Catalejo

Ríos Montt, tema al extremo difícil

Mario Antonio Sandoval

Poca sorpresa causó, realmente, la noticia del óbito de Efraín Ríos Montt, ocurrida el domingo, porque ya se sabía de su desfalleciente estado de salud desde hace mucho tiempo. Escribir acerca de su vida, su participación política y sus acciones como militar, resulta especialmente difícil porque aún despierta, y de seguro lo hará por muchos años, sentimientos encontrados con igual fuerza, ya sea de odio o de admiración. No se puede negar su paso por la historia de Guatemala, ni tampoco la necesidad de estudiarlo en forma serena, tarea imposible en los momentos actuales.  La Hermana Muerte abrazará tarde o temprano a todos y cuando eso ocurre, al convertir a quien escogió en parte del pasado —en este caso nacional— debe cambiar la forma de analizarlo.

La tarea ahora no es de jueces, porque ya no tienen a quien juzgar. Pero sí puede ser de historiadores, de analistas, de críticos y de alabadores, cada uno actuando según sus convicciones o sus experiencias personales. Quienes se interesan en conocer las extrañas e insondables características del ser humano, pueden hacerlo desde la perspectiva psicológica, de la realidad del país o del mundo. Es una tarea complicada, no por el tema en sí mismo, sino porque se debe tratar de mantener una posición aristotélica, es decir, de equilibrio. Ello no significa colocarse en la posición de no señalar los graves errores, o de considerar a la persona participante en la historia como si fuera angelical. Ese error es común y hasta cierto punto explicable.

En los últimos tres días, las redes sociales se han encargado de regar toda clase de mensajes, algunos con insultos y otros con defensas. Ambos tienen el problema del anonimato en la mayoría de los casos, y por ello solo tienen validez aquellos firmados, también llegados a los guatemaltecos por esa misma vía. Sin embargo, es imposible justificar la ausencia del señalamiento de los principales hechos políticos de su tiempo, como la política de tierra arrasada, las patrullas de autodefensa civil, los tribunales de fuero especial, los jueces encapuchados para condenar a muerte a acusados, el grave riesgo de una confrontación armada interna por motivos religiosos, y posteriormente cómo se comportó cuando se convirtió en un político.

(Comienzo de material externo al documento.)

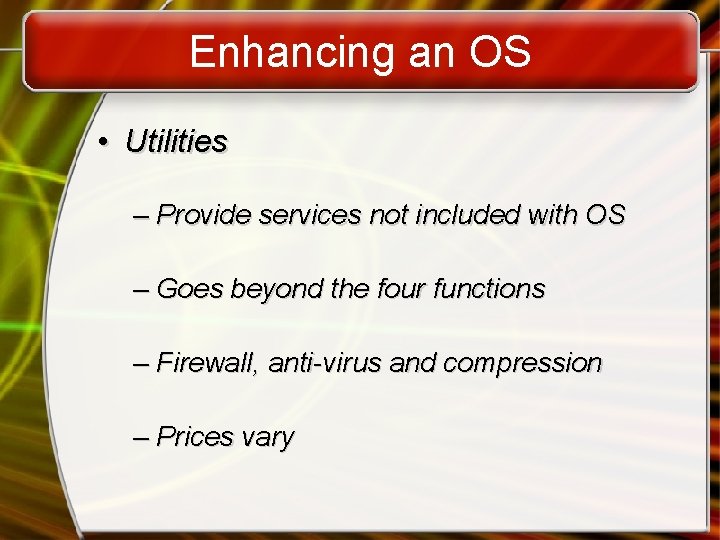 Enhancing an OS

• Utilities

– Provide services not included with OS

– Goes beyond the four functions

– Firewall, anti-virus and compression

– Prices vary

Como figura pública, igual a todos los politiqueros de la historia nacional. Permitió la corrupción, no detuvo el florecimiento de sectas pentecostales como la propia de él cuando abandonó el catolicismo, por cierto practicada con igual fanatismo dentro de los cuarteles donde fue asignado. De su familia, fue su hija Zury quien personificó su defensa abierta y sin ambages, lo cual era de esperarse por la similitud de personalidades de ambos. Por tratarse de una figura tan controversial, es muy fácil lanzar andanadas, llenas de razón, para satanizarlo o, al contrario, para justificar todas sus acciones, pero no se debe olvidar la enorme carga de emotividad en todos y cada uno de quienes lo juzgan o defienden. Esto es una plena realidad.

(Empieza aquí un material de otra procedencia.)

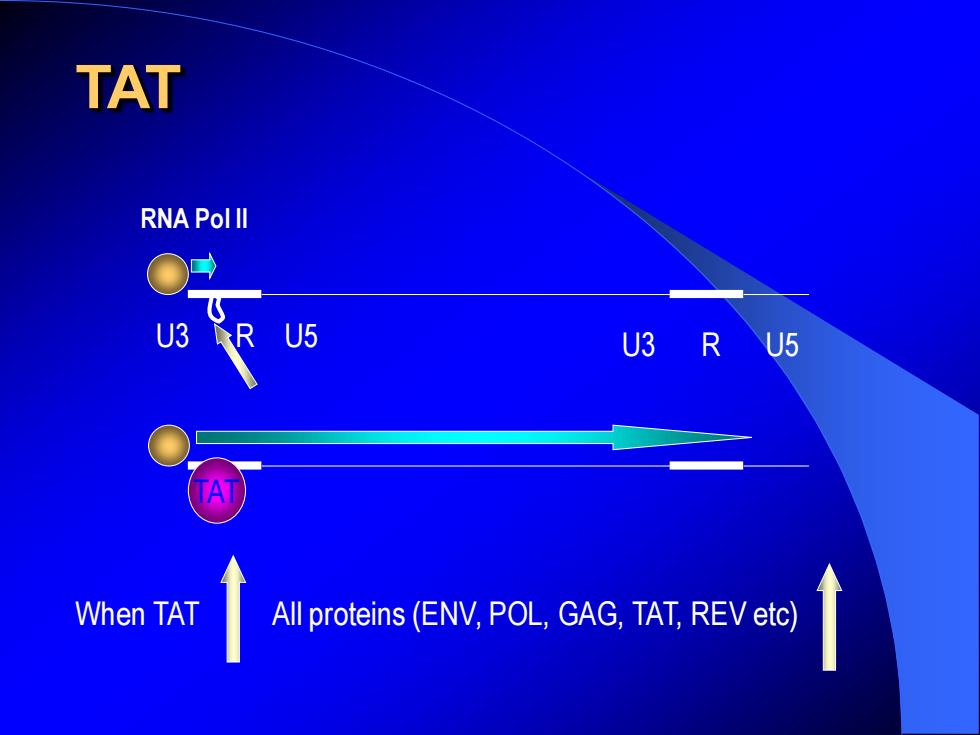 TAT

RNA Pol II

U3 R U5

U3 R U5

TAT

When TAT All proteins (ENV, POL, GAG, TAT, REV etc)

Ríos Montt, también, desperdició la oportunidad dada por su popularidad al llegar al poder por un golpe de Estado apoyado popularmente porque era contra Romeo Lucas. Su llegada al poder lo cegó, sobre todo al creerse un enviado de Dios. Hablé con él dos o tres veces, muy superficialmente, hace muchos años, y una vez lo encontré de casualidad caminando con su esposa, María Teresa, en una playa solitaria de Izabal. A mi juicio, su más grave error fue mezclar religión y política, además, de manera fanática. Ahora queda dejar pasar un tiempo para poder hacer un relato medianamente balanceado de su paso por la historia del país. Los guatemaltecos posteriores a 1982 y las otras fechas relacionadas con él, sin duda se interesarán por saber quién fue y qué hizo.